* BEGIN *

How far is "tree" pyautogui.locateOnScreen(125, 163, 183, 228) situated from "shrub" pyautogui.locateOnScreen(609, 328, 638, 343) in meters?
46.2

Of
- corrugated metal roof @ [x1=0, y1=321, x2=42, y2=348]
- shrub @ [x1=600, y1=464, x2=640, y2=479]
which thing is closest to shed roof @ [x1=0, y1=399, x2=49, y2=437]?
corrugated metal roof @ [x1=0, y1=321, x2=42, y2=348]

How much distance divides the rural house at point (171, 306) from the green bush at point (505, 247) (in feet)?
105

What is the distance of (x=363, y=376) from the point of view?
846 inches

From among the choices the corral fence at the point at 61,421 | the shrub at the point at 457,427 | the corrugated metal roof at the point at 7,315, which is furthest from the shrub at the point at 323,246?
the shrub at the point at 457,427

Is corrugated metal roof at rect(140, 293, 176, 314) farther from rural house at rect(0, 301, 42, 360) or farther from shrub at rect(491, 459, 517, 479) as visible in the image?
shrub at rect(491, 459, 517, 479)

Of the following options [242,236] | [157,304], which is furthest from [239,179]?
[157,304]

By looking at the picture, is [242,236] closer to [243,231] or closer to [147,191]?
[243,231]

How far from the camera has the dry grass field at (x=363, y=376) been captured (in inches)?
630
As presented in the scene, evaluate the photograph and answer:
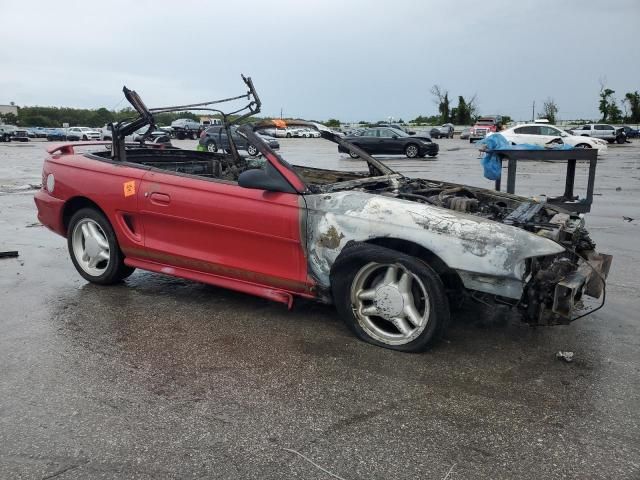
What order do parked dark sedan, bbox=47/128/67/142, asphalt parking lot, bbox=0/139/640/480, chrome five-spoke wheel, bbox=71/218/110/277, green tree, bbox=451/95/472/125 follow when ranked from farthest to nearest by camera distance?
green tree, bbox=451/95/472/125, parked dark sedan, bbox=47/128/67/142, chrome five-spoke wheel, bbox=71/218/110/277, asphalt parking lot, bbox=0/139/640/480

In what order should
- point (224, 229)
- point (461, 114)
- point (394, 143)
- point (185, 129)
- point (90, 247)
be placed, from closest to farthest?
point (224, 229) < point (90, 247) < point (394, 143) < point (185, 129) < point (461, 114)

* END *
* BEGIN *

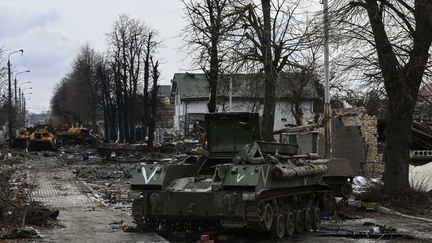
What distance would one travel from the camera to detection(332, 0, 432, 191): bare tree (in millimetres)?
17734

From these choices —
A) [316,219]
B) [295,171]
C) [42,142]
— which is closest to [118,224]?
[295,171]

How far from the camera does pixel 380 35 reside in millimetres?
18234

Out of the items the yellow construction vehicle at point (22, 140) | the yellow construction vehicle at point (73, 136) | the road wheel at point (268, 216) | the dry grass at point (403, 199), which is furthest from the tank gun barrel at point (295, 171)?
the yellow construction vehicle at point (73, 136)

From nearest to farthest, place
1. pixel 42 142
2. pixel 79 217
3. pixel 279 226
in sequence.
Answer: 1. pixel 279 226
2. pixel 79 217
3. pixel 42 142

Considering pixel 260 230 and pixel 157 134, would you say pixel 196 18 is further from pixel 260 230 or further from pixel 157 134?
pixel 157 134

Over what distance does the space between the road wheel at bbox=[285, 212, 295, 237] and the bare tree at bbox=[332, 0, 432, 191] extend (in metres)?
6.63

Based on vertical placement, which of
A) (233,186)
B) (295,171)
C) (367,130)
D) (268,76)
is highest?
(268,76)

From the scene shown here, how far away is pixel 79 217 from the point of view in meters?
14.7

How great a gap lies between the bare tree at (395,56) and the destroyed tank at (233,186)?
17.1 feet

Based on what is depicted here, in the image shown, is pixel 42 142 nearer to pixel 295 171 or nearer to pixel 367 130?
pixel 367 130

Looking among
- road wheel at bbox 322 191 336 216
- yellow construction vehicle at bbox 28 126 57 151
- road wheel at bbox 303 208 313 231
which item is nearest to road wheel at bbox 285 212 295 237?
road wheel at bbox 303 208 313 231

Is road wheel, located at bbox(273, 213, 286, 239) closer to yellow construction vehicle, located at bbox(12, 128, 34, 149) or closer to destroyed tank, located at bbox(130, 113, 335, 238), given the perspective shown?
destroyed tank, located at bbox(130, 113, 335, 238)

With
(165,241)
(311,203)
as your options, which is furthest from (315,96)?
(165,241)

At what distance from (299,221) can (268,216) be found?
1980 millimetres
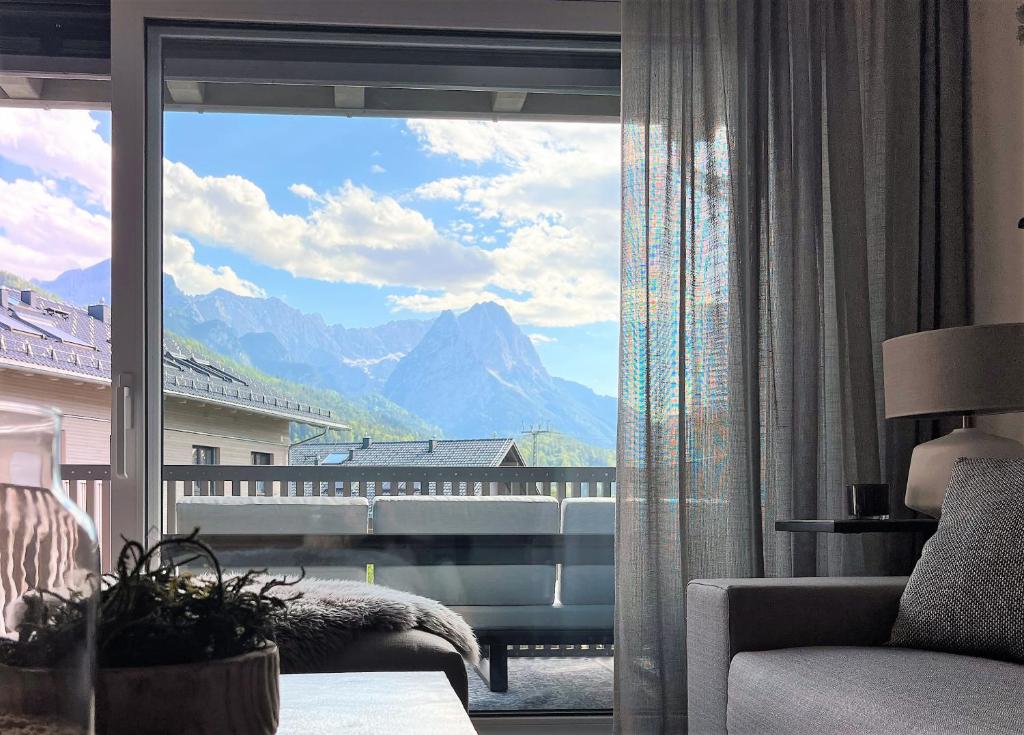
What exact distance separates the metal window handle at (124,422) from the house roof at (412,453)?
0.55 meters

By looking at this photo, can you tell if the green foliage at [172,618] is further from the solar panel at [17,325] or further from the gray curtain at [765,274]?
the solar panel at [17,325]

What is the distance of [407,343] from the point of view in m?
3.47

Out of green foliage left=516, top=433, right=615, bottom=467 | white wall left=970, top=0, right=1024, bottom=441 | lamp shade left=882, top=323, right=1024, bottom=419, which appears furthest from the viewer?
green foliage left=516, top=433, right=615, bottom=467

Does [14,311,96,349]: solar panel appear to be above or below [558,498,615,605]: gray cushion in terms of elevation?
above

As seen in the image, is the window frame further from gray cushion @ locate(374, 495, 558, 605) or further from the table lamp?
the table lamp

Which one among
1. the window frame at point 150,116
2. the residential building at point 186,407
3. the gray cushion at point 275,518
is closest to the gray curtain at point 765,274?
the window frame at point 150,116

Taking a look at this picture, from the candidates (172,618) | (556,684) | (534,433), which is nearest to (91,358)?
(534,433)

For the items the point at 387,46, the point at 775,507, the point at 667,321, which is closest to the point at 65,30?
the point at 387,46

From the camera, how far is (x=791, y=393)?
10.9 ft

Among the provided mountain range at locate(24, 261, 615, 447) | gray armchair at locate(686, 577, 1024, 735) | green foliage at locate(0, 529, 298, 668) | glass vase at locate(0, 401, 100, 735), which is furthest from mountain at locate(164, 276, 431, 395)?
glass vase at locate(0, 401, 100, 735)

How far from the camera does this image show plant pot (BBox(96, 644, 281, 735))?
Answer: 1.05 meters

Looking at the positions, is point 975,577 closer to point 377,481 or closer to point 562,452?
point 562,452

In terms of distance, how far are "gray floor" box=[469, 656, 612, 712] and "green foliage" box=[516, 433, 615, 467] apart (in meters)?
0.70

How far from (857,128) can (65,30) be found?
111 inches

* END *
* BEGIN *

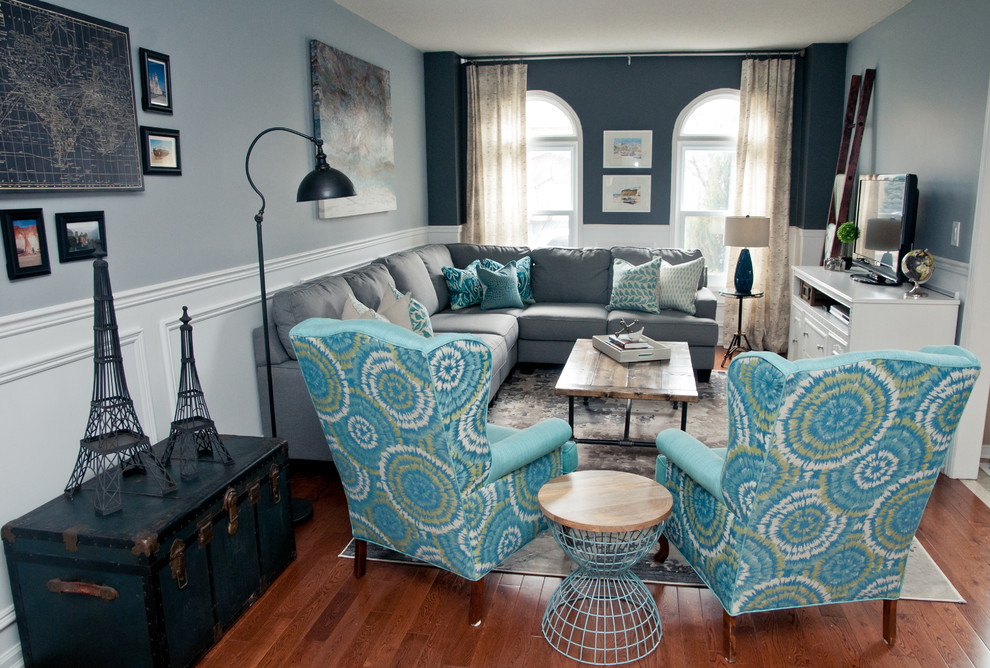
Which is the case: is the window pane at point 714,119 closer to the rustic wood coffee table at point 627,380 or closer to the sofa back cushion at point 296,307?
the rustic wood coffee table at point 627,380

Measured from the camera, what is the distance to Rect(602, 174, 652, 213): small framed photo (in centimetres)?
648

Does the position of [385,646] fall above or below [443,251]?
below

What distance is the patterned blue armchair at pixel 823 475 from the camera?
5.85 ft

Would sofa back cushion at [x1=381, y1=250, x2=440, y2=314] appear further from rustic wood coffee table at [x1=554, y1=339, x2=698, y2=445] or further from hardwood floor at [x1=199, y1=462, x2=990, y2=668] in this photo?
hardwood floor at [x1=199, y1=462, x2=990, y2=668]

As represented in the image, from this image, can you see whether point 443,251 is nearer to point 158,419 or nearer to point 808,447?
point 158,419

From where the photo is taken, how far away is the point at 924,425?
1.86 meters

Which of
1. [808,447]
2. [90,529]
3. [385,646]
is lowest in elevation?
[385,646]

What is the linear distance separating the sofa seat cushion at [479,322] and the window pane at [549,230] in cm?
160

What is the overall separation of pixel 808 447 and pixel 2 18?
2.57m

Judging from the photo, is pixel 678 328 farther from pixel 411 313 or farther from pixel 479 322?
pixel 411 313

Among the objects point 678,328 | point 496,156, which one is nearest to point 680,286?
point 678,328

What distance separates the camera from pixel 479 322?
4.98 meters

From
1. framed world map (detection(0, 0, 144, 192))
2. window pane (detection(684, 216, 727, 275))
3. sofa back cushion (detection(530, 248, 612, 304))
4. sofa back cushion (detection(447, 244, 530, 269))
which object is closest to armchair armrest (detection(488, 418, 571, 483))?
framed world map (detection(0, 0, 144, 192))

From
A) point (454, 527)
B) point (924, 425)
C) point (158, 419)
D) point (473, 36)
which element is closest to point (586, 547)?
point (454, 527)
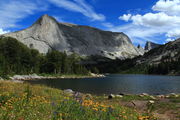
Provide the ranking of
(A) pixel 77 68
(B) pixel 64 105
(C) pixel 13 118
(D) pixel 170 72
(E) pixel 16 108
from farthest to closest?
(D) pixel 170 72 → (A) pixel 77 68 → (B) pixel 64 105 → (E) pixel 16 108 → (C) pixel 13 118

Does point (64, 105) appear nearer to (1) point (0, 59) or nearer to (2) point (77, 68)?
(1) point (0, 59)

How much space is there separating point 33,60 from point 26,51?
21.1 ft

* END *

Exercise details: List each line of the data above that contains the word "window", copying every such line in full.

Answer:
What exact distance separates the metal window handle at (124,422) from the house roof at (412,453)?
As seen in the image, is the window frame further from gray cushion @ locate(374, 495, 558, 605) or further from the table lamp?
1. the window frame at point 150,116
the window frame at point 150,116
Which is the case: is the window pane at point 714,119 closer to the rustic wood coffee table at point 627,380 or closer to the sofa back cushion at point 296,307?
What is the linear distance separating the sofa seat cushion at [479,322] and the window pane at [549,230] in cm?
2. window pane (detection(684, 216, 727, 275))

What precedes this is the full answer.